• WHAT THE TASK ASKS: Of the entries below, restate word for word only the section that runs from the line with "order: Squamata" to the line with "category: goanna", counting both ends.

=== Begin Enclosure ===

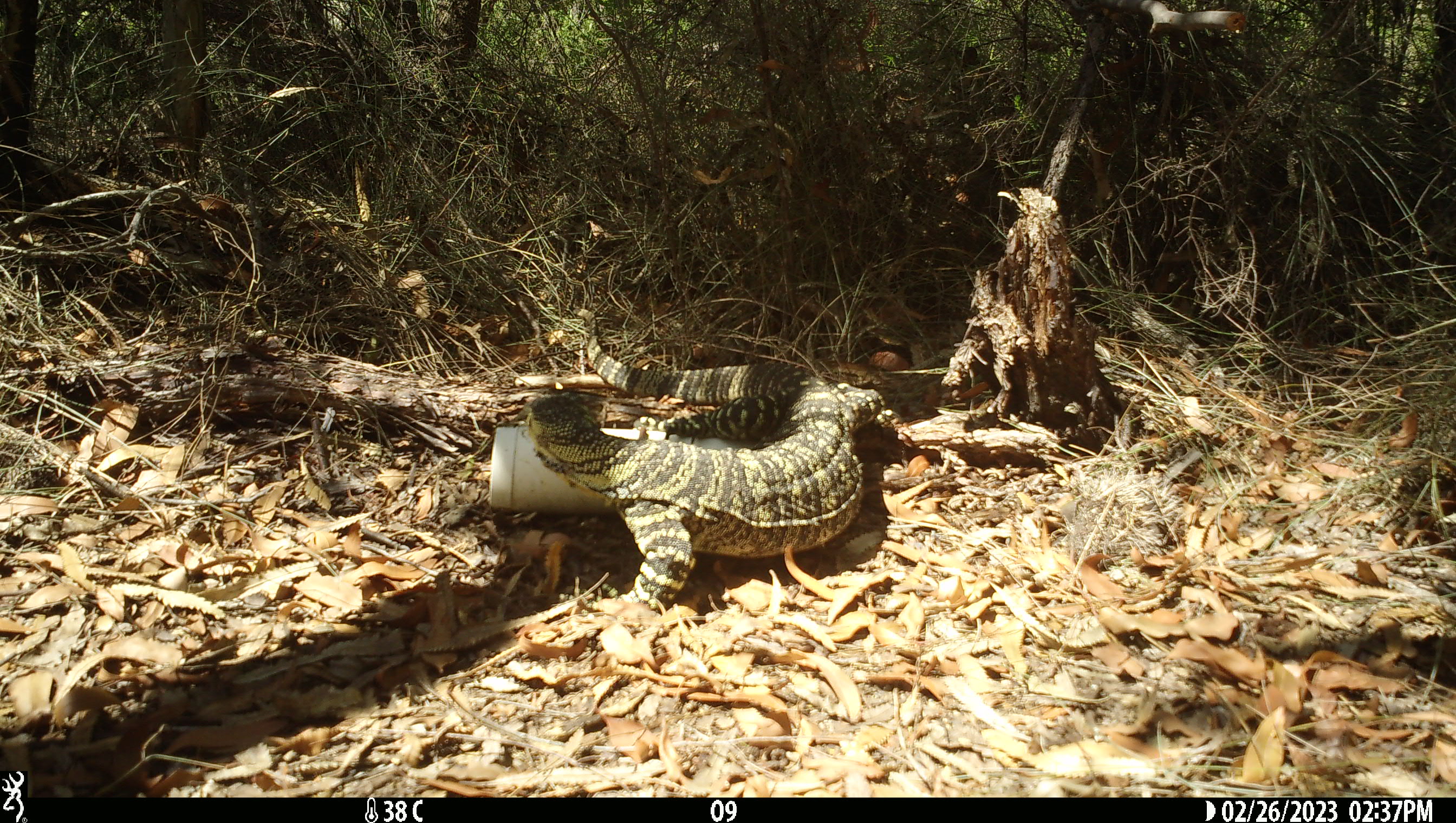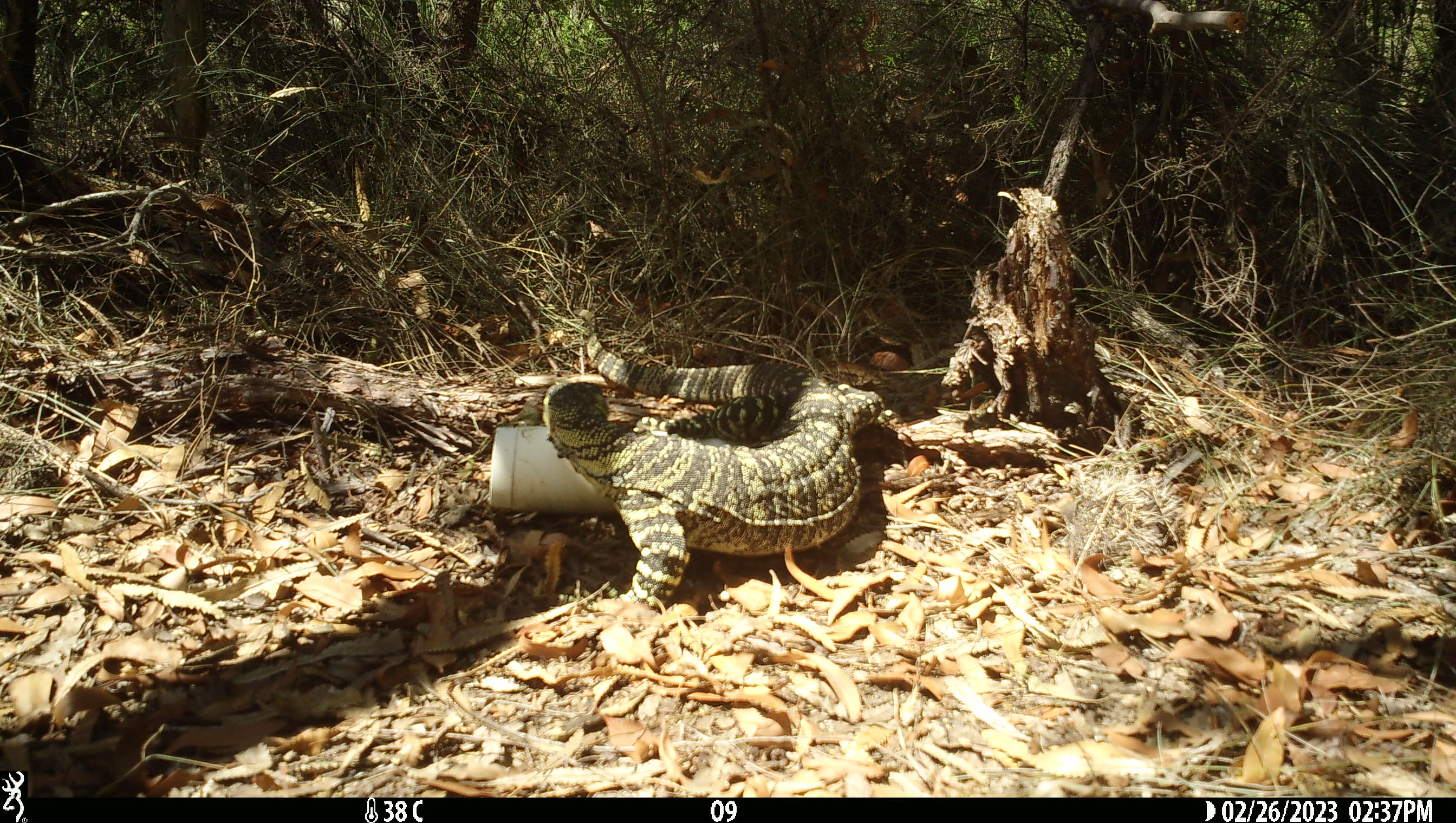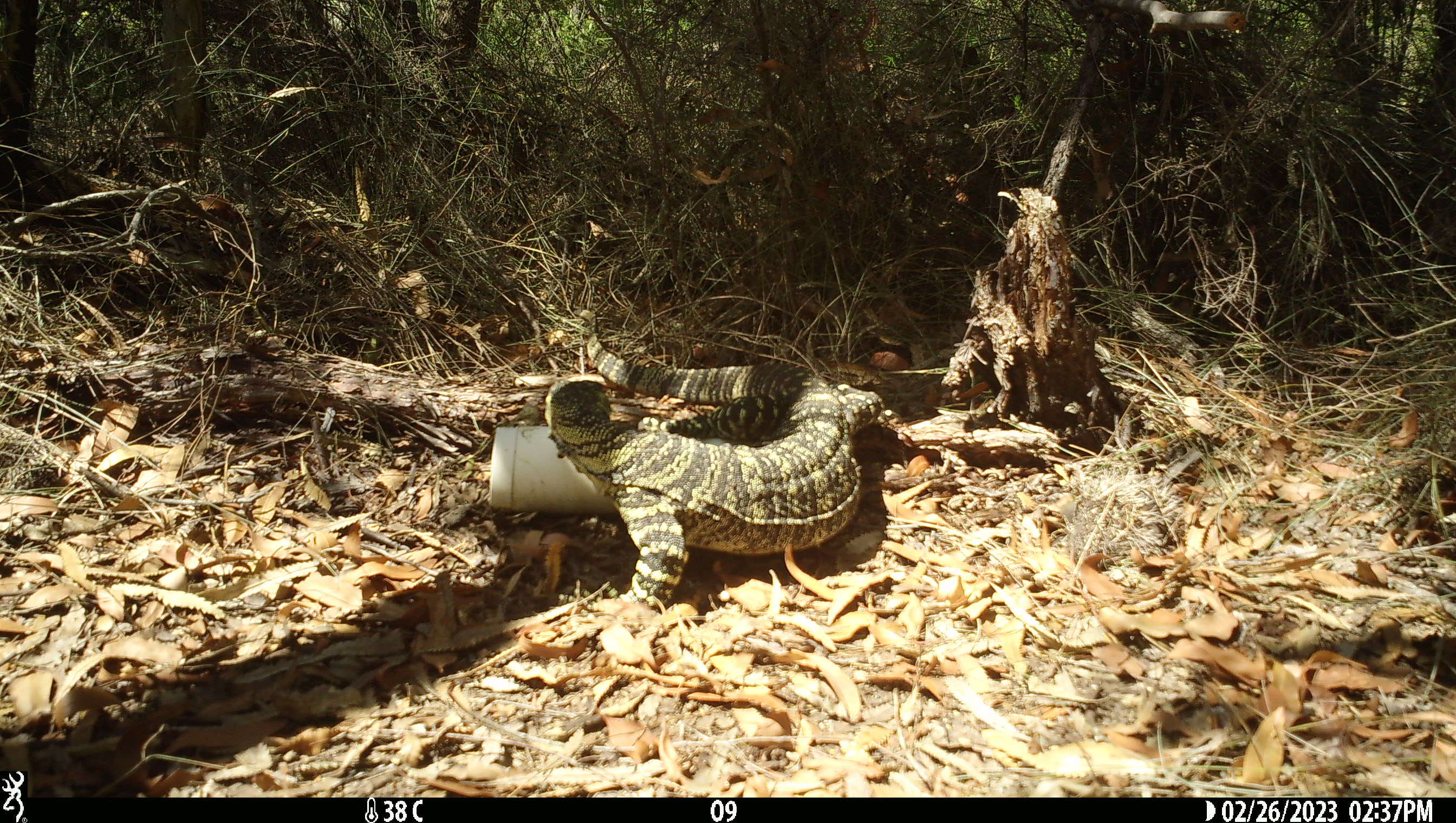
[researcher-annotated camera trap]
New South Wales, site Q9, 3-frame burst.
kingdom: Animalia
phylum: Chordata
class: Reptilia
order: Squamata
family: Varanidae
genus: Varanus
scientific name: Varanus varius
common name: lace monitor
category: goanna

=== End Enclosure ===
=== Begin Enclosure ===

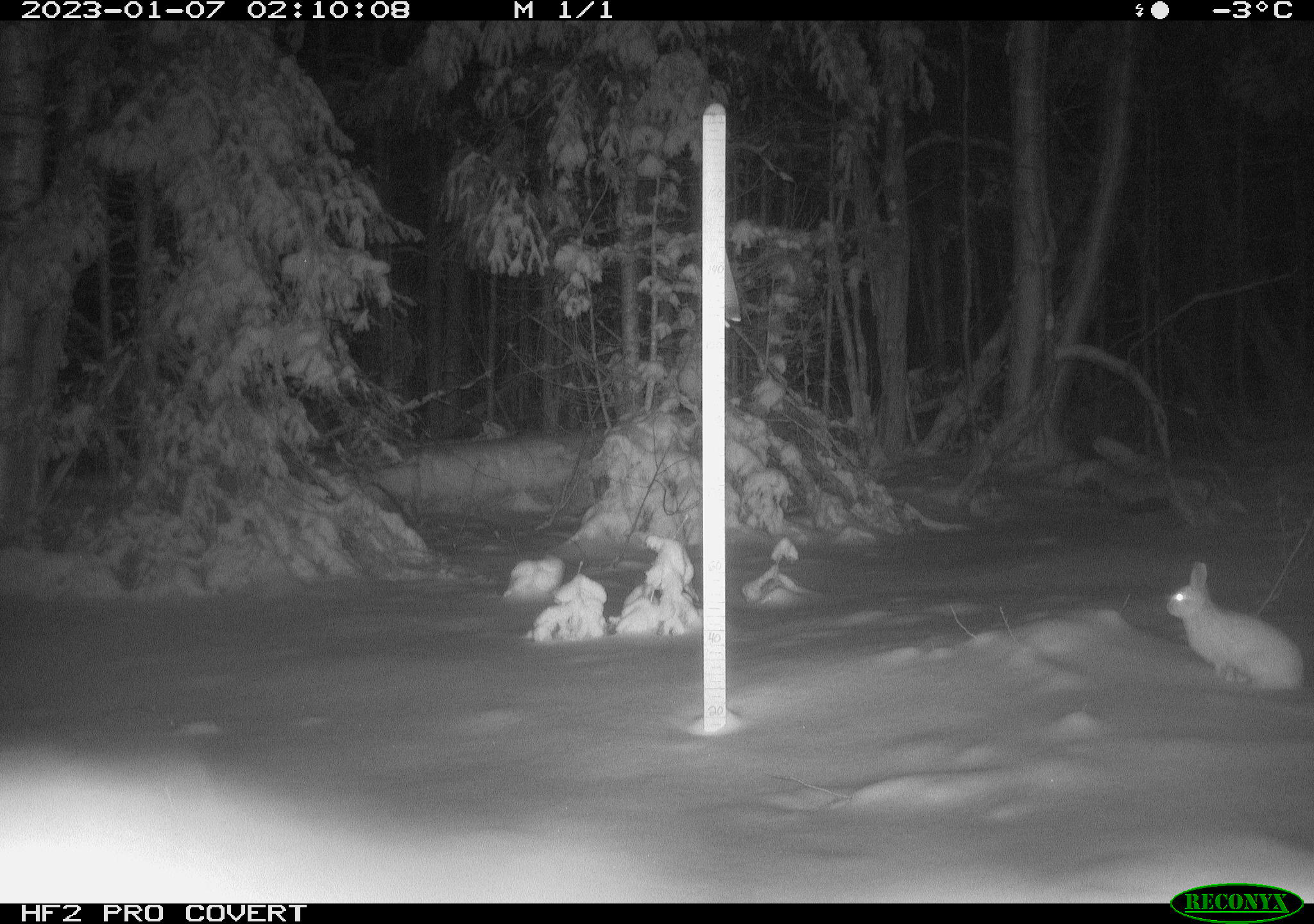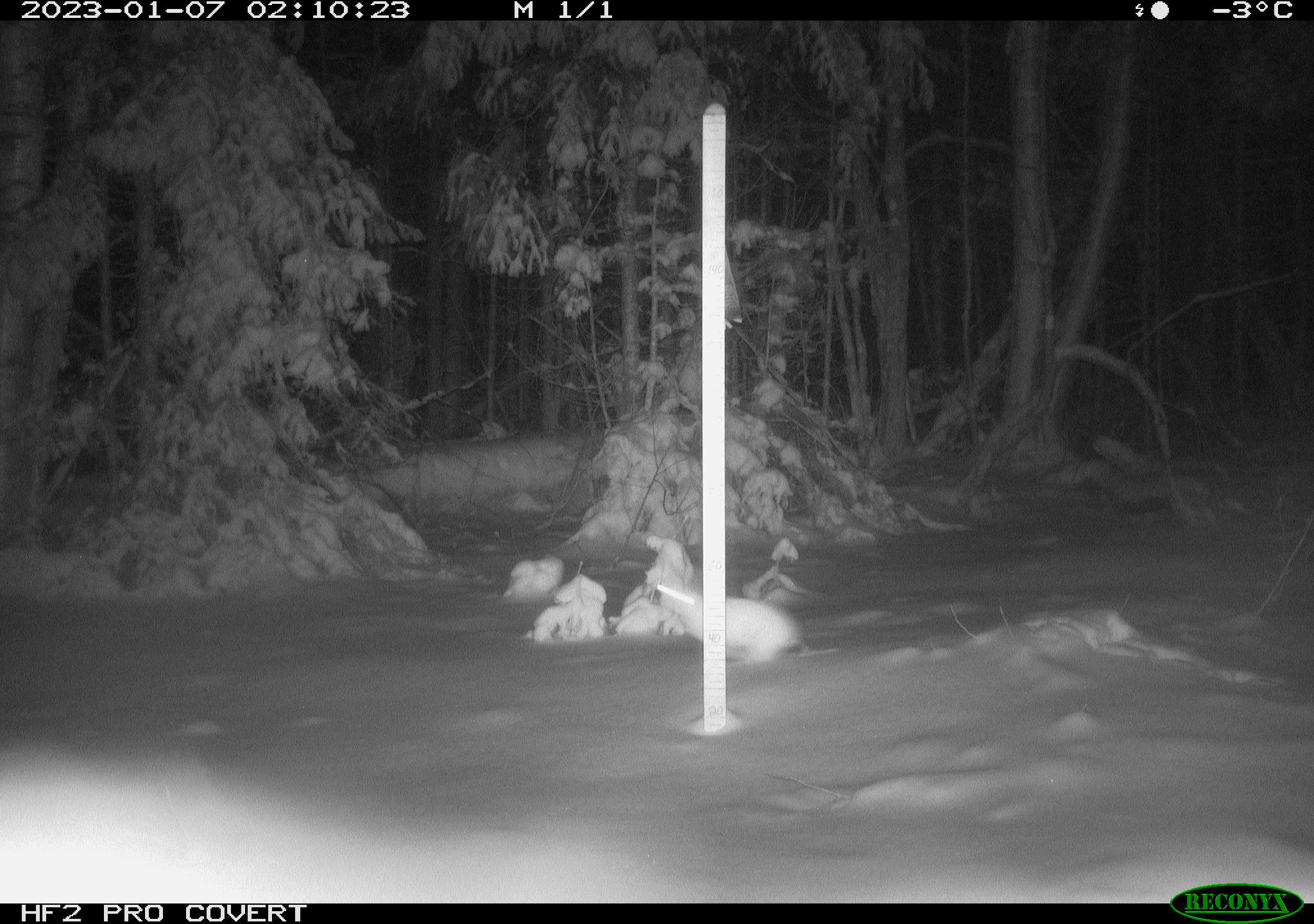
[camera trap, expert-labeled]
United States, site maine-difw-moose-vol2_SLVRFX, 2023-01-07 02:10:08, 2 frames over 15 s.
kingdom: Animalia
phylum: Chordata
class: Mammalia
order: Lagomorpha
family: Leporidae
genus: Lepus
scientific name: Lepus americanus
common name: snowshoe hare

=== End Enclosure ===

• SOLUTION:
order: Squamata
family: Varanidae
genus: Varanus
scientific name: Varanus varius
common name: lace monitor
category: goanna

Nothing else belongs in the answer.